Step 6: Query the Data with Athena

 aws athena start-query-execution --query-string "SELECT * FROM my_table;" --query-execution-context Database=my_database --result-configuration OutputLocation=s3://my-athena-bucket/query-results/

How to Run Amazon Athena Queries?

Amazon Athena facilitates in running the SQL Queries on your data that is stored in Amazon S3. Through this we can report the query results to other AWS services such as Amazon S3, Amazon QuickSight or sending the notifications via Amazon SNS. The following steps helps in guiding you to run the Amazon Athena Queries:

Step 1: Install and Configure AWS CLI

  • Install the AWS CLI and configure with AWS credentials with running the following commands:
pip install awscli
aws configure

Step 2: Create a S3 Bucket for Query Results

  • Create an Amazon S3 bucket for the purpose of querying the results with unique and relative bucket name. The command looks as follows:
aws s3 mb s3://my-athena-query-results

Step 3: Run a Query using AWS CLI

  • Run the query from the AWS CLI using the following command:
aws athena start-query-execution --query-string "SELECT * FROM my_table;" --query-execution-context Database=my_database --result-configuration OutputLocation=s3://my-athena-query-results/

Step 4: Check Query Execution Status

  • Check the query execution status with the following command and make sure to replace the <QueryExecutionId> with your ID returned by the start query execution and the status is `SUCCEEDED`
aws athena get-query-execution --query-execution-id <QueryExecutionId>

Step 5: Fetch Query Results

  • Finally fetch the query results with the following commands:
aws athena get-query-results --query-execution-id <QueryExecutionId>

How to Report Data to Other Resources?

The following steps helps in how to report the data to other resources:

Step 1: Save Results to Amazon S3

  • Athena itself automatically save the query results to the Amazon S3 location that is specified. You can access these results using Amazon S3 console or AWS CLI:
aws s3 cp s3://my-athena-query-results/<QueryExecutionId>.csv .

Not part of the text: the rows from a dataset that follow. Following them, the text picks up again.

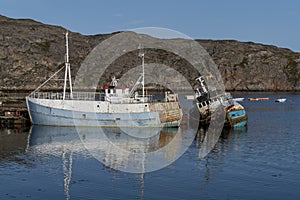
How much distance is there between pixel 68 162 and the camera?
40938 mm

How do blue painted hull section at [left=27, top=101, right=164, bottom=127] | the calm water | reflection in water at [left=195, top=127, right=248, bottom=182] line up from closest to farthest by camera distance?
the calm water, reflection in water at [left=195, top=127, right=248, bottom=182], blue painted hull section at [left=27, top=101, right=164, bottom=127]

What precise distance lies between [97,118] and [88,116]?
1402 mm

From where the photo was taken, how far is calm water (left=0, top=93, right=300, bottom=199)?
3091cm

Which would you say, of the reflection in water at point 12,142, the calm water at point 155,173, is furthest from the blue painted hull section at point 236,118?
the reflection in water at point 12,142

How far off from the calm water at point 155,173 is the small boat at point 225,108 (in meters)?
12.7

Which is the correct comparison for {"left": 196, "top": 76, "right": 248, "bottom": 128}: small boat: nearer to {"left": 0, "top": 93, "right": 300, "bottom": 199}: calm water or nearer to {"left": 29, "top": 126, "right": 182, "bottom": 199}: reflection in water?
{"left": 29, "top": 126, "right": 182, "bottom": 199}: reflection in water

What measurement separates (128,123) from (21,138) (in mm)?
16225

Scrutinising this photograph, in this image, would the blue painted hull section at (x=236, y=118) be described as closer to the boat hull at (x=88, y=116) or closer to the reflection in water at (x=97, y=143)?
the reflection in water at (x=97, y=143)

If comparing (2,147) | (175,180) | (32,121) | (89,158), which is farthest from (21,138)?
(175,180)

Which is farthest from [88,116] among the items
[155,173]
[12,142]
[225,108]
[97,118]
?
[155,173]

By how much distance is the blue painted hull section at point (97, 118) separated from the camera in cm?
6450

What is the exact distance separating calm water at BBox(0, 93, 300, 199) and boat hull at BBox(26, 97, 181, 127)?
8307 millimetres

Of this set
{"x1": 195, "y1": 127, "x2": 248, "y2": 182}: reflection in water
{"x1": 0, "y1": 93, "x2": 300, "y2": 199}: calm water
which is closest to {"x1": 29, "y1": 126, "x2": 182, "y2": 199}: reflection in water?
{"x1": 0, "y1": 93, "x2": 300, "y2": 199}: calm water

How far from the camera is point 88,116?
6456cm
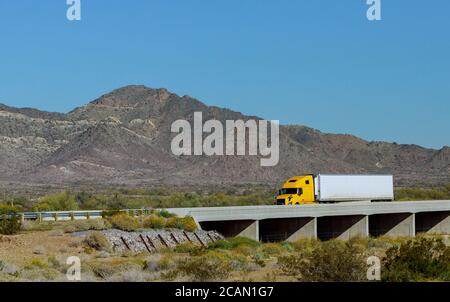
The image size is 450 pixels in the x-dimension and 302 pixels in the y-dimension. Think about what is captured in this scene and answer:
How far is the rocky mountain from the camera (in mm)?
147250

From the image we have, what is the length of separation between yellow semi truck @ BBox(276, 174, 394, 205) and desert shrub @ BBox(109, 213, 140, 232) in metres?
16.9

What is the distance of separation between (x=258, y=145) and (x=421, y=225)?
98.3 m

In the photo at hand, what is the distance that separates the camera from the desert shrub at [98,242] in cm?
3281

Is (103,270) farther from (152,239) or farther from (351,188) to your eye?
(351,188)

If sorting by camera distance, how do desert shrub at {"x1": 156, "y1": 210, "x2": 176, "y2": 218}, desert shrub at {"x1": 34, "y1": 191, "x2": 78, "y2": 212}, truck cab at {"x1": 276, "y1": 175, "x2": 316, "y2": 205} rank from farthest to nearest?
truck cab at {"x1": 276, "y1": 175, "x2": 316, "y2": 205}
desert shrub at {"x1": 34, "y1": 191, "x2": 78, "y2": 212}
desert shrub at {"x1": 156, "y1": 210, "x2": 176, "y2": 218}

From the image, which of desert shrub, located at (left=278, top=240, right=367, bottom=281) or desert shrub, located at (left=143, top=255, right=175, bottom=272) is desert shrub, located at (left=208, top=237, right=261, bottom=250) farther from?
desert shrub, located at (left=278, top=240, right=367, bottom=281)

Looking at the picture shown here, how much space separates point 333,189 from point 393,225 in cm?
449

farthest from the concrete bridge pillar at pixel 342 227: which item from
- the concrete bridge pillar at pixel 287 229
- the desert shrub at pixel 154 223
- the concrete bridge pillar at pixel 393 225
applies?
the desert shrub at pixel 154 223

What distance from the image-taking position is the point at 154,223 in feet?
127

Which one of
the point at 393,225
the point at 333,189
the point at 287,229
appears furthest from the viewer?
the point at 333,189

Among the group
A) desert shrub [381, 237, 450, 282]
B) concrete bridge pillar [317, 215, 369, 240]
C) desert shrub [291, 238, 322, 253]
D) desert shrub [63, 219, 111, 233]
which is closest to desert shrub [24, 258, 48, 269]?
desert shrub [63, 219, 111, 233]

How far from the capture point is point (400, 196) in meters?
83.0

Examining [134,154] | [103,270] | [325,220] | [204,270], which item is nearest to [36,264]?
[103,270]
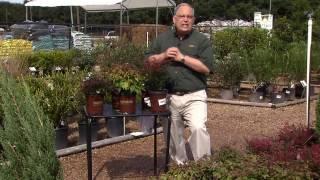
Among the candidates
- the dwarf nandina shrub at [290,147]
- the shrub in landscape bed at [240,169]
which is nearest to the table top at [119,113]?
the dwarf nandina shrub at [290,147]

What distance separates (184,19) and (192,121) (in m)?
0.92

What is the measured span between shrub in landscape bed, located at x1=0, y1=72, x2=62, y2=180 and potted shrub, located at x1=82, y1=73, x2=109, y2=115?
5.31 ft

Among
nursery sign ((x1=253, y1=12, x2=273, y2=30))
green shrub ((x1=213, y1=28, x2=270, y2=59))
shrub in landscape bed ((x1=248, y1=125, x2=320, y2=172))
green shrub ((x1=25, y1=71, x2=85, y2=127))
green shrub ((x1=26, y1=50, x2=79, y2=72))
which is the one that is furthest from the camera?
nursery sign ((x1=253, y1=12, x2=273, y2=30))

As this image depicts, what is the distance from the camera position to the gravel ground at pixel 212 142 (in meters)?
6.25

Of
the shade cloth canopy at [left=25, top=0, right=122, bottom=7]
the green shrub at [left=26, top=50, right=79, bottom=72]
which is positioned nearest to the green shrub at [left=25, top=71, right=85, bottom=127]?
the green shrub at [left=26, top=50, right=79, bottom=72]

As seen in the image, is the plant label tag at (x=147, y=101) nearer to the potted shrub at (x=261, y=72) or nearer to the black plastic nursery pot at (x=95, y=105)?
the black plastic nursery pot at (x=95, y=105)

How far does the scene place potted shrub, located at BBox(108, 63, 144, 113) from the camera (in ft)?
17.6

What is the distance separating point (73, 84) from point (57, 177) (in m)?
4.50

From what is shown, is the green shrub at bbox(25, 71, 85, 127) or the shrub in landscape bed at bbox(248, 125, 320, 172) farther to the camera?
the green shrub at bbox(25, 71, 85, 127)

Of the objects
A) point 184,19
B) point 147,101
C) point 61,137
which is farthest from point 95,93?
point 61,137

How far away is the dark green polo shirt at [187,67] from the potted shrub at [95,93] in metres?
0.63

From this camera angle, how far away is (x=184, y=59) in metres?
4.94

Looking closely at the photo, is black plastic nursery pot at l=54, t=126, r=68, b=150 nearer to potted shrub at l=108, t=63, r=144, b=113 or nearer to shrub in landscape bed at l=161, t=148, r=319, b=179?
potted shrub at l=108, t=63, r=144, b=113

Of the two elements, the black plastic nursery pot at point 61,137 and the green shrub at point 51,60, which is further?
the green shrub at point 51,60
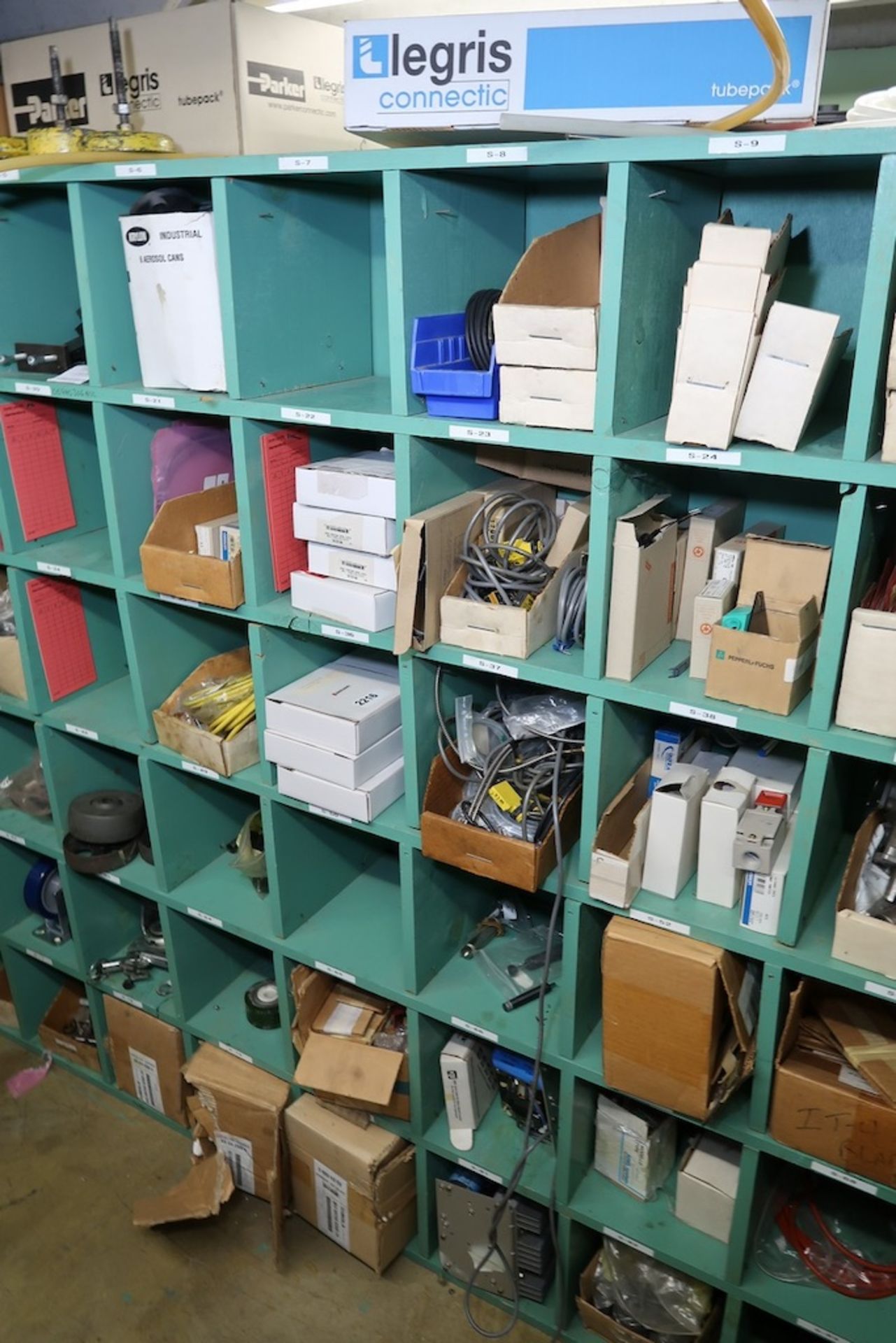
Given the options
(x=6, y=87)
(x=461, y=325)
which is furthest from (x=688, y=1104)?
(x=6, y=87)

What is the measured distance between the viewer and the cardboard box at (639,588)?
1669mm

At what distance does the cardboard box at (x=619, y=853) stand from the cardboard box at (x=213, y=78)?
153cm

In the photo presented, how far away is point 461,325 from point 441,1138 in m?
1.78

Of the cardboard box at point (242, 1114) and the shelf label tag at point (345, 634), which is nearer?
the shelf label tag at point (345, 634)

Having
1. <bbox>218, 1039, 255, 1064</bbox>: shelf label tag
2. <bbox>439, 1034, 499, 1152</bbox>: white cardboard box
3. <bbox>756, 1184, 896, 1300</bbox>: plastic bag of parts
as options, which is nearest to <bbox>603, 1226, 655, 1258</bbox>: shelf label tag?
<bbox>756, 1184, 896, 1300</bbox>: plastic bag of parts

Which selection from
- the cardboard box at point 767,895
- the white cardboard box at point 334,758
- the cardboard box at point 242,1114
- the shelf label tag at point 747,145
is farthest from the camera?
the cardboard box at point 242,1114

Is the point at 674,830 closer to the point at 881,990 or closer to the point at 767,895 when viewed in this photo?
the point at 767,895

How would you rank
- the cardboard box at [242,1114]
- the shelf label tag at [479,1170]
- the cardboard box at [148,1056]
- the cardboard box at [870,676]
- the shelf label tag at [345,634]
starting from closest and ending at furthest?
the cardboard box at [870,676], the shelf label tag at [345,634], the shelf label tag at [479,1170], the cardboard box at [242,1114], the cardboard box at [148,1056]

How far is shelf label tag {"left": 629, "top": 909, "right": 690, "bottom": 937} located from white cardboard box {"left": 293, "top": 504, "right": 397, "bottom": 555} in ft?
2.63

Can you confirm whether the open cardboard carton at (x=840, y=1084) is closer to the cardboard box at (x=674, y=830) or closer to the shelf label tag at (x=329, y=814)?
the cardboard box at (x=674, y=830)

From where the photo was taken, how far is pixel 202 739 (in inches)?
91.3

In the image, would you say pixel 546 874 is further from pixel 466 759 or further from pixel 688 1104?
pixel 688 1104

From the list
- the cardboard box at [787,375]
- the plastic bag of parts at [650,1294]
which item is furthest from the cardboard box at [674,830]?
the plastic bag of parts at [650,1294]

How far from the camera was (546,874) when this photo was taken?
1955 mm
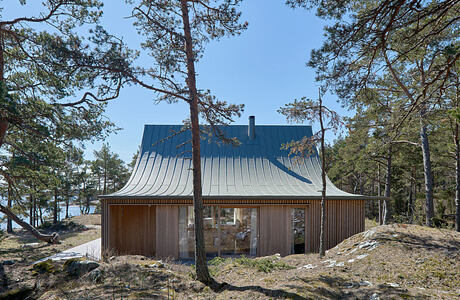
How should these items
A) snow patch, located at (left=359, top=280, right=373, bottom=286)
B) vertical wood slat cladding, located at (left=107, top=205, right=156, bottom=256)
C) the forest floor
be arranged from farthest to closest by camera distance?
1. vertical wood slat cladding, located at (left=107, top=205, right=156, bottom=256)
2. snow patch, located at (left=359, top=280, right=373, bottom=286)
3. the forest floor

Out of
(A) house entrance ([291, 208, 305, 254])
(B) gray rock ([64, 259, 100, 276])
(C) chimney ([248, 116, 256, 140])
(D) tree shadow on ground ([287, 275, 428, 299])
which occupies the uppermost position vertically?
(C) chimney ([248, 116, 256, 140])

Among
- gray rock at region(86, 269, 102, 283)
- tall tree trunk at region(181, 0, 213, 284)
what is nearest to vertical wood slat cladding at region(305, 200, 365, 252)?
tall tree trunk at region(181, 0, 213, 284)

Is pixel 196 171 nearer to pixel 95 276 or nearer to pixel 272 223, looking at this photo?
pixel 95 276

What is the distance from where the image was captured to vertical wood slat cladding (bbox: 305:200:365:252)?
8.04 metres

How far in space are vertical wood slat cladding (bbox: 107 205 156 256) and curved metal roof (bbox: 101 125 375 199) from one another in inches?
37.6

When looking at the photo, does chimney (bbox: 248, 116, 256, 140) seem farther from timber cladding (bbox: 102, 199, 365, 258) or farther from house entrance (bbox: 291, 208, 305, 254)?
house entrance (bbox: 291, 208, 305, 254)

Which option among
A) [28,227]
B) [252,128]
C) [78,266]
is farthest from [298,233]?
[28,227]

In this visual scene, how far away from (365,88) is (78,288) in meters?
6.56

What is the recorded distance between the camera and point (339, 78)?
4.80 m

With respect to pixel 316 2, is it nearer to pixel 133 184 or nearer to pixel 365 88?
pixel 365 88

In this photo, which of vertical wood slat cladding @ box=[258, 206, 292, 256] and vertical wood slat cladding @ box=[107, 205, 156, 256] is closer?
vertical wood slat cladding @ box=[258, 206, 292, 256]

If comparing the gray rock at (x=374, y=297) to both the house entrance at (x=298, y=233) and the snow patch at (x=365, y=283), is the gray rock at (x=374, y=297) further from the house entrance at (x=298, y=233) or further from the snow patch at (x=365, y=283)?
the house entrance at (x=298, y=233)

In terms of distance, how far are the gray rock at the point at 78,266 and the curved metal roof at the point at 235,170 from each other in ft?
8.68

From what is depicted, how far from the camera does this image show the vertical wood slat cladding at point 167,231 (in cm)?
793
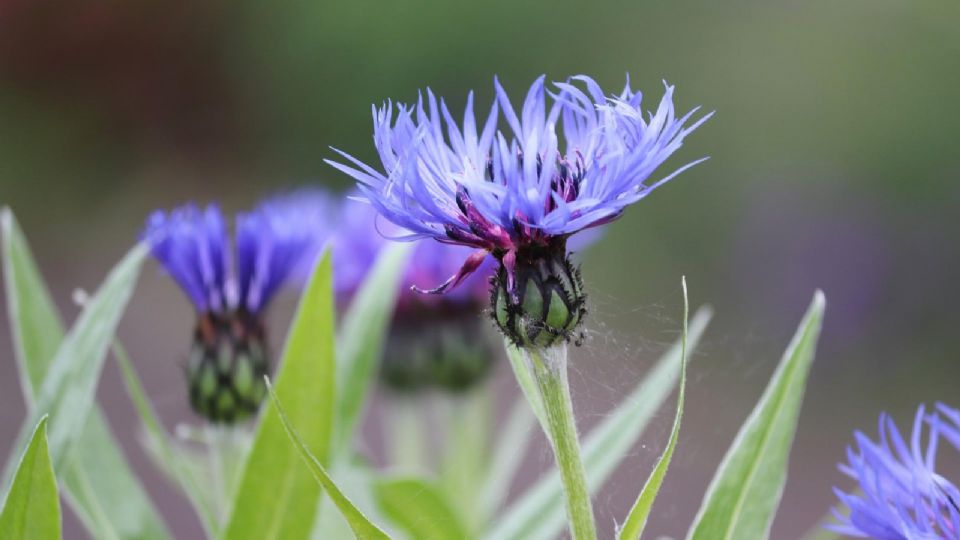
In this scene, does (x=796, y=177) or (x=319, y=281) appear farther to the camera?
(x=796, y=177)

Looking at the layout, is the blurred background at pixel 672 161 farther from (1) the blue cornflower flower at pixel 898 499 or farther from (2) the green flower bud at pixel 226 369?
(1) the blue cornflower flower at pixel 898 499

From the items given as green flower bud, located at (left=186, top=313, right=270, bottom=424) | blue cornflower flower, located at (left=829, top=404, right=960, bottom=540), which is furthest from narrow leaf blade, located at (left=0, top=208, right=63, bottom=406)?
blue cornflower flower, located at (left=829, top=404, right=960, bottom=540)

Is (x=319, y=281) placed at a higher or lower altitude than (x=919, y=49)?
higher

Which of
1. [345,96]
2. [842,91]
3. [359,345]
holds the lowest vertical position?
[842,91]

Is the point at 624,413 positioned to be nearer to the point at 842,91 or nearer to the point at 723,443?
the point at 723,443

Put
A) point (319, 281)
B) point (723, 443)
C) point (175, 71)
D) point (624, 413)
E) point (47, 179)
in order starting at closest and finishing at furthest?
point (319, 281), point (624, 413), point (723, 443), point (47, 179), point (175, 71)

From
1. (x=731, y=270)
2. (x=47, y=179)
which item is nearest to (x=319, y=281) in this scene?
(x=731, y=270)

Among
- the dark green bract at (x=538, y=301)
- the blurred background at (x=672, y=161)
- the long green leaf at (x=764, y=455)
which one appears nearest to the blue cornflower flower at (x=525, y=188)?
the dark green bract at (x=538, y=301)
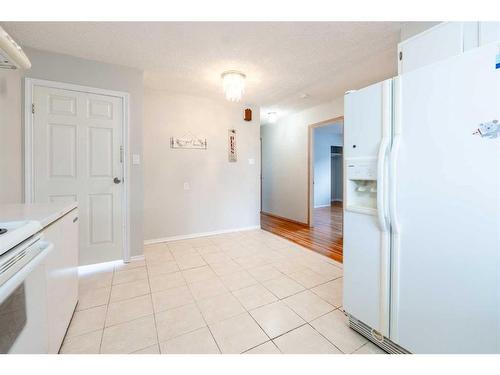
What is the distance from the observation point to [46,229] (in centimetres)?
108

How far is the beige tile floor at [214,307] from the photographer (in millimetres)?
1359

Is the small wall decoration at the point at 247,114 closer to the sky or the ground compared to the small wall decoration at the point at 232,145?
closer to the sky

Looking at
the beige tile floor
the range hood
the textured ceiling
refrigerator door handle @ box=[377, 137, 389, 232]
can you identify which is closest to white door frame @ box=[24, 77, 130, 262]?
the textured ceiling

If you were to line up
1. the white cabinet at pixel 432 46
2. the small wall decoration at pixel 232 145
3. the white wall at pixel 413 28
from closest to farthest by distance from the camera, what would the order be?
the white cabinet at pixel 432 46, the white wall at pixel 413 28, the small wall decoration at pixel 232 145

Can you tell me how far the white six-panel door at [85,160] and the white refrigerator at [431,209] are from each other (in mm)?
2555

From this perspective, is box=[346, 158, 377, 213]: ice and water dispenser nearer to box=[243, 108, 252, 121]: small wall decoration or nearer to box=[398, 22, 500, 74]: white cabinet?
box=[398, 22, 500, 74]: white cabinet

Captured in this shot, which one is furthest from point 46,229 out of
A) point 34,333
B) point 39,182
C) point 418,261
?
point 418,261

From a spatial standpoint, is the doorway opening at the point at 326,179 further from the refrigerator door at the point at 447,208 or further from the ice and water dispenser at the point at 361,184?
the refrigerator door at the point at 447,208

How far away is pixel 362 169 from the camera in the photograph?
1357 mm

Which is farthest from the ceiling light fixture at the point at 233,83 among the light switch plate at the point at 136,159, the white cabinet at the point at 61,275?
the white cabinet at the point at 61,275
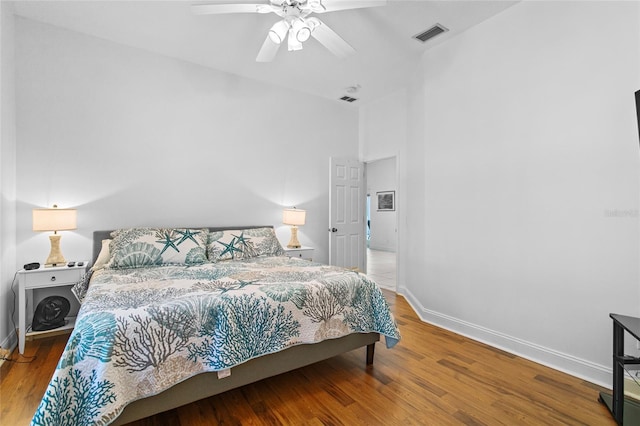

Step 2: Visualize the Data in Amazon QuickSight

  • Try on sign in to the Amazon Quicksight service and try on creating a new data set.
  • Choose the S3 bucket as the data source and ensure to specify the Amazon s3 bucket where the Athena query results.
  • It helps in preparing and visualizing the data using QuickSight’s visualization tools.

Step 3: Send Notifications via Amazon SNS

  • It helps in creating the SNS Topic using the following command:
aws sns create-topic --name MyAthenaResultsTopic
  • Execute the following command to subscribe to the topic and ensure to replace the <TopicArn> with the ARN of the SNS Topic created.
aws sns subscribe --topic-arn <TopicArn> --protocol email --notification-endpoint myemail@example.com
  • Now, publish the results of the notifications with the following command:
aws sns publish --topic-arn <TopicArn> --message "Athena query results are available at s3://my-athena-query-results/<QueryExecutionId>.csv"

What are the benefits of using Amazon Athena?

The following are the benefits of using Amazon Athena:

  • Serverless: For using Amazon Athena no infrastructure managment is needed as it automatically handles the scaling, patching and configuration.
  • Cost-Effective: It only charges for the queries you run with no upfront costs or resource provisioning.
  • Ease of Use: it query the data directly from the Amazon S3 using standard SQL that is accessbile to users familiar with SQL.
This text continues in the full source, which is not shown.